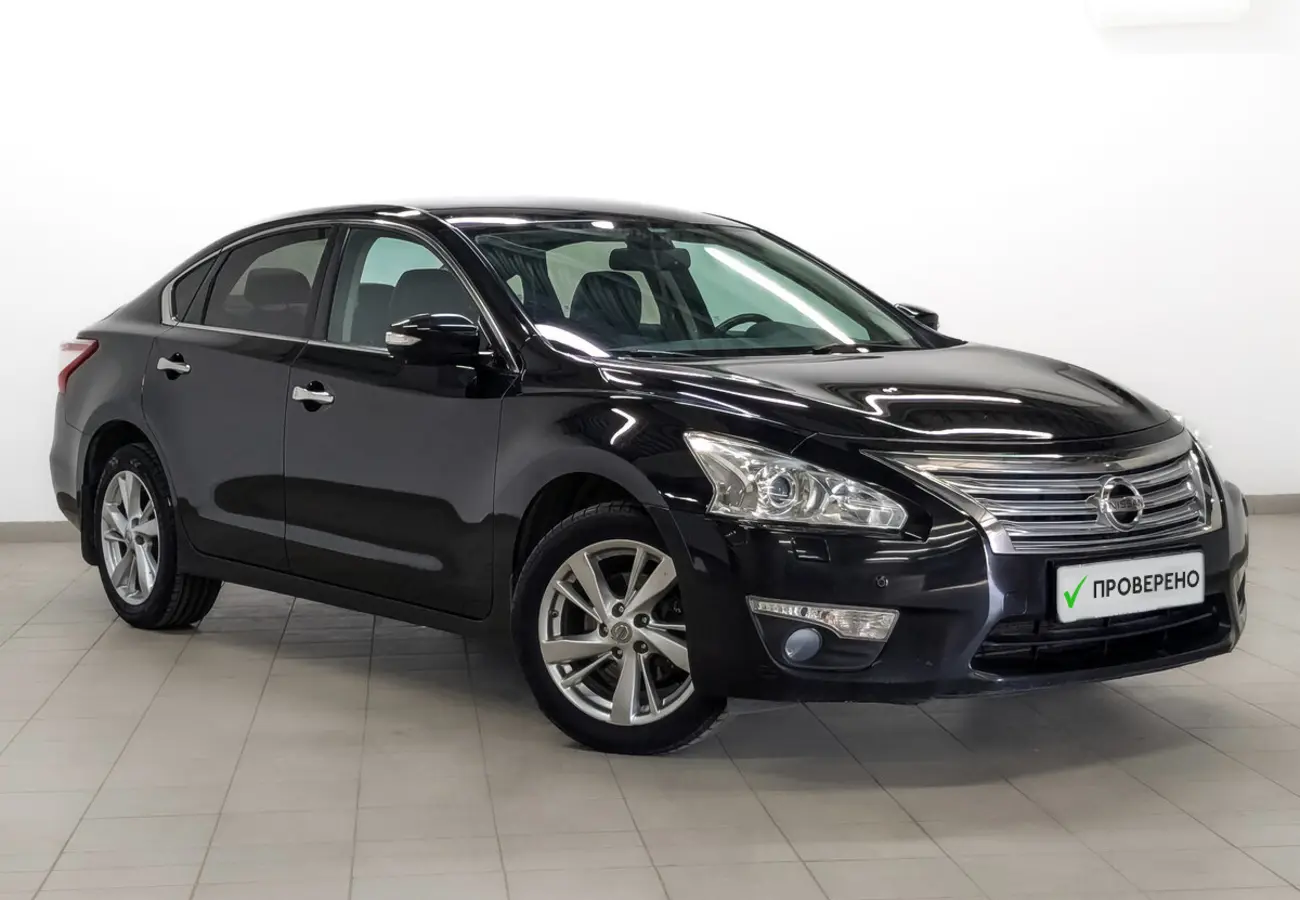 Nissan Teana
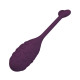 Виброяйцо управляемое смартфоном Pretty Love Fisherman Purple, BI-300016HP-1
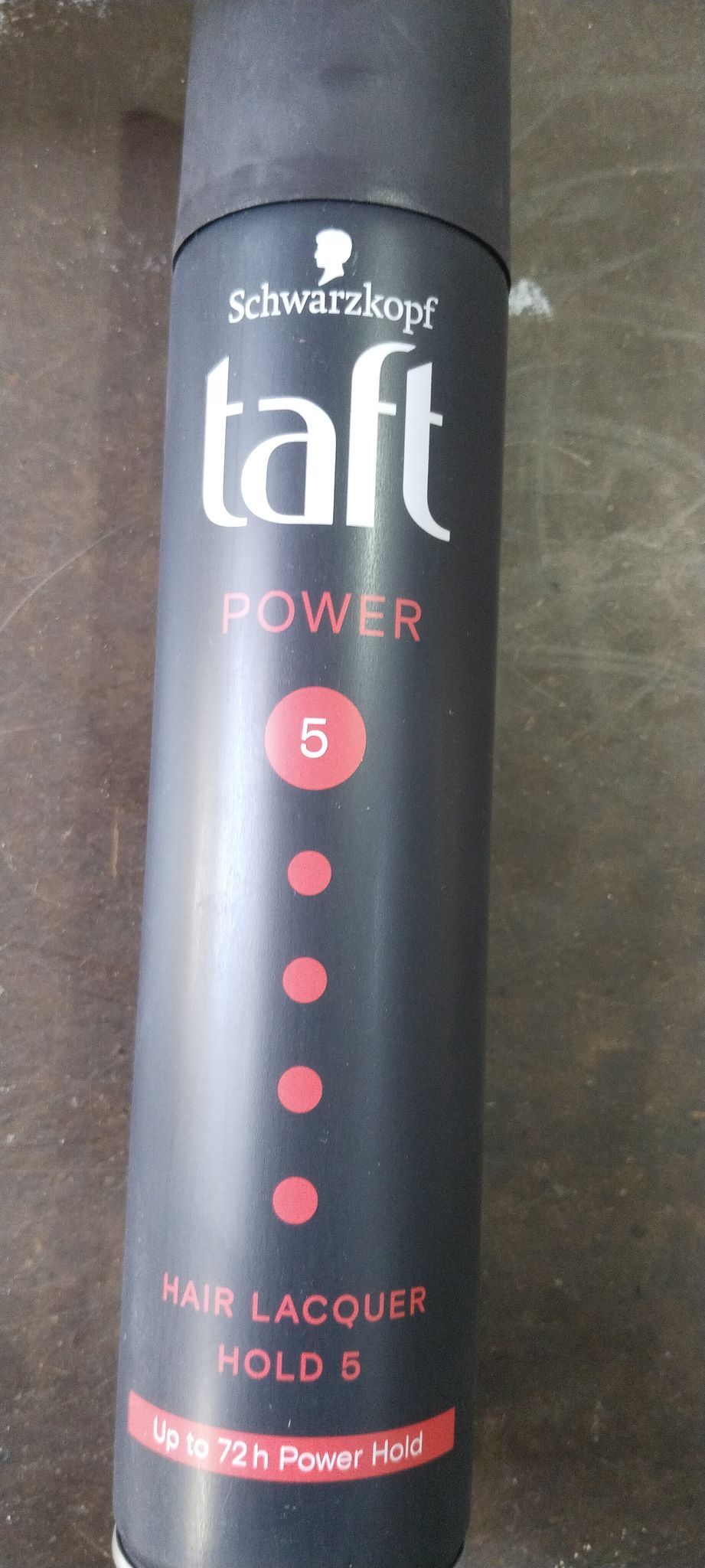 Schwarzkopf Taft Power Hair Lacquer 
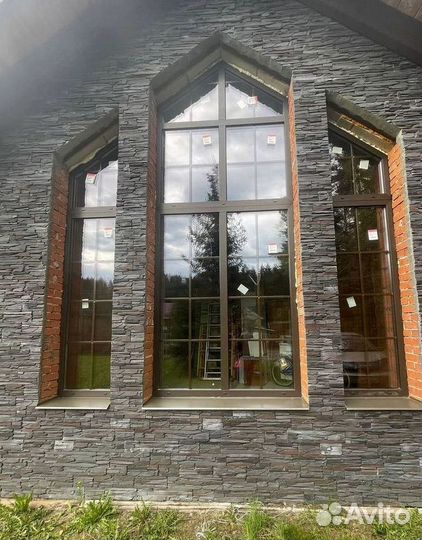 Пластиковые окна на балкон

━━━━━━━━

Exercise aim:
Would you retype all the lines shown above, exactly as written and without any picture?

Solution below:
 Nissan Teana
 Виброяйцо управляемое смартфоном Pretty Love Fisherman Purple, BI-300016HP-1
 Schwarzkopf Taft Power Hair Lacquer 
 Пластиковые окна на балкон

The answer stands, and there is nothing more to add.